Afrique

La médaille olympique de la gymnaste Kaylia Nemour célébrée en Algérie, regrettée en France

«Elle aurait pu représenter la France» : que des regrets dans la presse française après que la jeune Algérienne Kaylia Nemour a offert à son pays et à son continent la première médaille d'or de son histoire en gymnastique. La championne olympique représente l'Algérie depuis 2022 après un imbroglio avec la fédération française de la discipline.

La France s'en mord les doigts. La gymnaste franco-algérienne Kaylia Nemour, qui avait choisi de représenter les couleurs de l’Algérie, est entrée dans l’histoire des Jeux olympiques en offrant à son pays et à son continent la première médaille d’or de leur histoire en gymnastique. La gymnaste de 17 ans a décroché la médaille d’or aux barres asymétriques le 4 août.

Son exploit, plébiscité par tous les médias du pays maghrébin et au-delà, n’a pas eu le même effet sur la presse de l’Hexagone. En France, le regret d’avoir laissé filer un tel talent, qui se lisait déjà entre les lignes dans la presse française bien avant cette médaille, est désormais exprimé franchement et sans détour.

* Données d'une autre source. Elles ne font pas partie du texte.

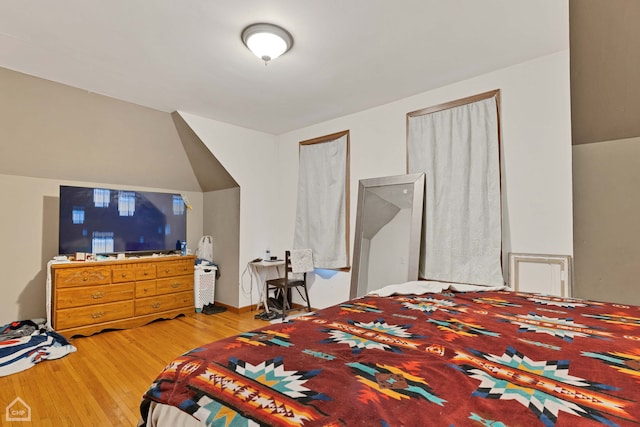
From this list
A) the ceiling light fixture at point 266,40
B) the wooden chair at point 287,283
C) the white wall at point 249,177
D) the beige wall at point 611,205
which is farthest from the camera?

«Kaylia Nemour, la médaille d’or dont la gym française a décidé de se priver», titre notamment 20 minutes. «La plus grande frustration de la gym française», surenchérit Libération. L’Algérienne «aurait pu représenter la France», regrette Le Figaro, alors que TF1 rappelle, non sans une pointe d’amertume, qu’elle était «formée en France».

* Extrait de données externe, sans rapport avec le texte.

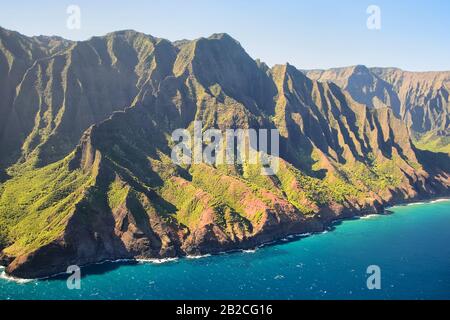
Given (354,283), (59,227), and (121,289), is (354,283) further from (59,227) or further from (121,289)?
(59,227)

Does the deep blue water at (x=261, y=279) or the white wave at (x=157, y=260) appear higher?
the deep blue water at (x=261, y=279)

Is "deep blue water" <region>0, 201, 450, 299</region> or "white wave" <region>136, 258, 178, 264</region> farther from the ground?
"deep blue water" <region>0, 201, 450, 299</region>

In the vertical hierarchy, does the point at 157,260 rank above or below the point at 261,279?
below

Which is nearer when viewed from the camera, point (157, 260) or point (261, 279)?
point (261, 279)

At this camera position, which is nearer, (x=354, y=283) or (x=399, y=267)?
(x=354, y=283)

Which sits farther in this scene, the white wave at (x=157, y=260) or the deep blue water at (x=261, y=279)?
the white wave at (x=157, y=260)

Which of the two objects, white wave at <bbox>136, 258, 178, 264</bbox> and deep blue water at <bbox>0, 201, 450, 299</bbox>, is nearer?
deep blue water at <bbox>0, 201, 450, 299</bbox>
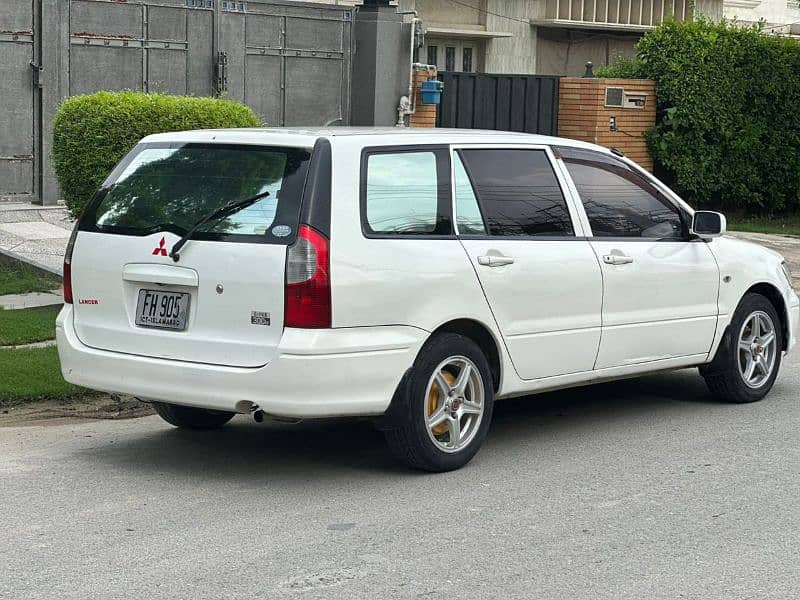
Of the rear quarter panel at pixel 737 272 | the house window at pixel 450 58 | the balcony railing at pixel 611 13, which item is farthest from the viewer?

Les médias français «ne lâchent pas Kaylia Nemour»

Dans ses titres, la presse française n’a pas manqué, d’ailleurs, de mettre l’accent sur les liens de la championne olympique avec l’Hexagone : «ex-grand espoir de la gym française», pointe le Point, «ex-pépite de l’Equipe de France», reformule France Live, alors que France Bleu va jusqu’à s’interdire de mentionner ses origines algériennes : «la Tourangelle», s’est borné à la nommer le média français en référence à sa ville natale Tours.

Mais au fait, «pourquoi la championne olympique et Française Kaylia Nemour représente l’Algérie ?», cherche à comprendre Ouest-France. En raison d’ «un incroyable imbroglio», a répondu RMC, rappelant qu’un litige juridico-médical qui avait opposé en 2021 la gymnaste à la fédération française de la discipline était à l’origine de sa décision de défendre les couleurs de l’Algérie. A la suite d'une poussée de croissance ayant fragilisé ses genoux, la fédération française avait enjoint l'athlète à un repos forcé, ce qu'elle avait refusé. 

«Rejetée par la France, Kaylia Nemour est un cadeau tombé du ciel pour l’Algérie», a polarisé le Courrier international qui tente la métaphore, alors que le journal spécialisé L’Equipe a résumé en un seul titre fleuve : «Comment la gymnaste Kaylia Nemour, formée en France puis en conflit avec la Fédération, a fini par gagner l'or pour l'Algérie.»

De l’autre côté de la Méditerranée, la presse algérienne a célébré à l’unisson la médaille d’or de la jeune gymnaste, en se concentrant sur son exploit sportif «historique», tant pour le pays que le continent, tout en relevant qu’elle était soutenue dans les gradins tant par les supporters algériens que français. Les journaux algériens ont raillé au passage les «délires» des médias français, qui, décidément, «ne lâchent pas Kaylia Nemour», comme le souligne TSA.

Polémiques extra-sportives

Kaylia Nemour, née en France en 2006 d’un père français et d’une mère algérienne, a été sacrée championne de France aux barres asymétriques en 2021, avant de décider de représenter les couleurs de l’Algérie après un litige avec la fédération française de la discipline.

Son sacre olympique intervient au moment où une grosse polémique vise depuis plusieurs jours sa compatriote la boxeuse Imane Khelif autour de son hyperandrogénie, plusieurs voix l’accusant d’être «biologiquement un homme» alors qu’elle concourt en compétition féminine.

La médaille d’or de Kaylia Nemour intervient également dans le contexte de polémiques extra-sportives entre la France et l’Algérie en marge de ces JO, comme le fut le cas lors de la cérémonie d'ouverture quand la délégation algérienne a jeté des roses dans le fleuve, en hommage aux victimes du massacre du 17 octobre 1961.

Le tout sur fond de début d’une crise diplomatique majeure entre Paris et Alger depuis l’annonce le 30 juillet par Macron du soutien de la France à la marocanité du Sahara occidental suivie par la décision de l’Algérie de retirer son ambassadeur.